Governor Stein has set an ambitious target: double registered apprenticeships and add 50,000 employers offering work-based learning statewide. His Executive Order 11 established the Governor’s Council on Workforce and Apprenticeships, dedicated 6% of Title I funds to apprenticeship support, and tasked the Office of State Human Resources with expanding state training programs to include apprenticeships. The policy infrastructure is being built at the top. The work ahead is extending it to every county.
The Path to Scale
The North Carolina Business Committee for Education (NCBCE) is leading this effort, bringing together a coalition that spans the Governor’s Office, the NC Community College System, ApprenticeshipNC, the NC Department of Commerce, and a growing network of industry and community partners — including Caterpillar, UNC Healthcare, Machine Specialties Inc., and the Carolina Electrical Training Institute. SYW is part of the coalition too, and intentionally so: one of NCBCE’s core strategies is to help other communities build SYW-style systems, using the regional model as a replicable template.
The state’s priority industries — advanced manufacturing, healthcare, skilled trades, and local and state government — all have real momentum and real employer demand. Healthcare is an emerging growth area, responding to workforce shortages across the state. Government-sector apprenticeships represent an underutilized pathway that, if built out, could serve as a stable foundation for youth in both urban and rural communities.
North Carolina’s rural focus is particularly important. The state has the second-largest rural population in the country, and without meaningful career opportunities, rural counties are seeing outmigration of young adults. Growing and retaining local talent through apprenticeship isn’t just a workforce strategy — it’s a community development strategy. The coalition is also committed to reaching the 14% of public school students with diagnosed disabilities, building partnerships with Vocational Rehabilitation to ensure apprenticeship is available to all of North Carolina’s young adults.
“We are pleased to join Apprenticeship America and continue leading the way in building a strong, future-ready workforce,” said Governor Josh Stein. “We are proud to be the #1 state for workforce development, and we’re going to keep pushing. By better aligning career and technical education with apprenticeships, we are creating more pathways for young people to gain real-world skills and step into good-paying, in-demand jobs.

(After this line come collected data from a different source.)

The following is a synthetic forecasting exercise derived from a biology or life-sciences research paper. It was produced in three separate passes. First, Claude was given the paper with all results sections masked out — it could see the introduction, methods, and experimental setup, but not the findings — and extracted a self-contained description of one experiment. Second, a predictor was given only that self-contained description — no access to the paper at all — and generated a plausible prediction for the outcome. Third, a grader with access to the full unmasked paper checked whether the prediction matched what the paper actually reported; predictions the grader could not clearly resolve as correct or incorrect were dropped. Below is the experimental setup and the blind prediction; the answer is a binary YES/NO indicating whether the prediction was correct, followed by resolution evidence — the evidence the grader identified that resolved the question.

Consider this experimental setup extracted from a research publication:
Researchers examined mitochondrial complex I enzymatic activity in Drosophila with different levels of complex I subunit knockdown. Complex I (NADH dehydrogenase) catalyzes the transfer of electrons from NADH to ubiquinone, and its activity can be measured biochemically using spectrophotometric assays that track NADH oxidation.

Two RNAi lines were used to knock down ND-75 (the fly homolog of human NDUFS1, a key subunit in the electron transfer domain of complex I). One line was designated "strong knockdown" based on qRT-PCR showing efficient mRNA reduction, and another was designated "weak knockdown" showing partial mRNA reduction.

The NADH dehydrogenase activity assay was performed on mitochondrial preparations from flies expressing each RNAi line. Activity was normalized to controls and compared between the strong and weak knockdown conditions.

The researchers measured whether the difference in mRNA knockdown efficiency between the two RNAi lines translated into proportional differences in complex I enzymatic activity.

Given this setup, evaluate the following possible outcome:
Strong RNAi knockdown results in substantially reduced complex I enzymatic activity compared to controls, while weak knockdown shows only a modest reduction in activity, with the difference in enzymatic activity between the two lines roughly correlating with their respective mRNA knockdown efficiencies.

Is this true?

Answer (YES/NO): NO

This investment will help us give young people more career options for their future and meet the needs of our state’s growing economy.”

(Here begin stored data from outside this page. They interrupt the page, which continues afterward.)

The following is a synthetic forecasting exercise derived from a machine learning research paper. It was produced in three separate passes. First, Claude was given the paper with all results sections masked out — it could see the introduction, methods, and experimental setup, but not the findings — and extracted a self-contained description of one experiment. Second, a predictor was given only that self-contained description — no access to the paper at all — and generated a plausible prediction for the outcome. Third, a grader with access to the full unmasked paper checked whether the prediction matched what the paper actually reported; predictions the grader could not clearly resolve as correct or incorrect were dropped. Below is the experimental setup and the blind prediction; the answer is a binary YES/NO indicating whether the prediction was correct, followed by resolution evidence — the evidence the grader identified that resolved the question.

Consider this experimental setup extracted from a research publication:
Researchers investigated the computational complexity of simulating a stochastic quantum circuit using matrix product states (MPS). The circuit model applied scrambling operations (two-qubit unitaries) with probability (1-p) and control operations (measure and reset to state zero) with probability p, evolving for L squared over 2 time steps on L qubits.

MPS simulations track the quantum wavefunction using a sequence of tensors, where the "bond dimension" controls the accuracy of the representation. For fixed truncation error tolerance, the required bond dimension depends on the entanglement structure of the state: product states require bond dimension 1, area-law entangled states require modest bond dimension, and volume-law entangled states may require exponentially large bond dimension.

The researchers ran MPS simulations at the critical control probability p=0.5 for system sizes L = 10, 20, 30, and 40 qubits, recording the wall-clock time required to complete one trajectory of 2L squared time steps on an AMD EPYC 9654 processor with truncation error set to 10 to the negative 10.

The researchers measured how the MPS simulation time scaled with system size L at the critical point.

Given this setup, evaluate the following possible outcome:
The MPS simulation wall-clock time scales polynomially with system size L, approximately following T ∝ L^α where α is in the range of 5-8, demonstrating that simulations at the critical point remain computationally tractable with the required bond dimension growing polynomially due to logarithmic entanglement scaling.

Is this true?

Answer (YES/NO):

“North Carolina has the employer relationships, the CTE infrastructure, and the political commitment to build something transformative,” said Ryan Gensler, Executive Vice President at CareerWise. “The Apprenticeship America cohort gives the state the system-design support to connect all of those assets into a pathway that any student, in any county, can access. That’s the goal — and North Carolina has what it takes to get there.”
What’s Next
As part of the Apprenticeship America cohort, North Carolina will focus on building the coordination infrastructure that allows strong regional models to spread, using SYW as a blueprint for communities ready to build their own initiatives. The state will also work to close the awareness gap on the Youth Apprenticeship Tuition Waiver, strengthen data systems so outcomes can be tracked and championed, and expand wraparound supports — transportation stipends, tool assistance, coaching — that help young people stay in programs once they start.
A Student Advisory Council, developed through NC Career Launch, will ensure that apprentice voices directly shape how the system evolves. That kind of feedback loop — from the young people in the programs to the policymakers building them — is how good pilots become great systems.
North Carolina is already leading. Now it’s scaling.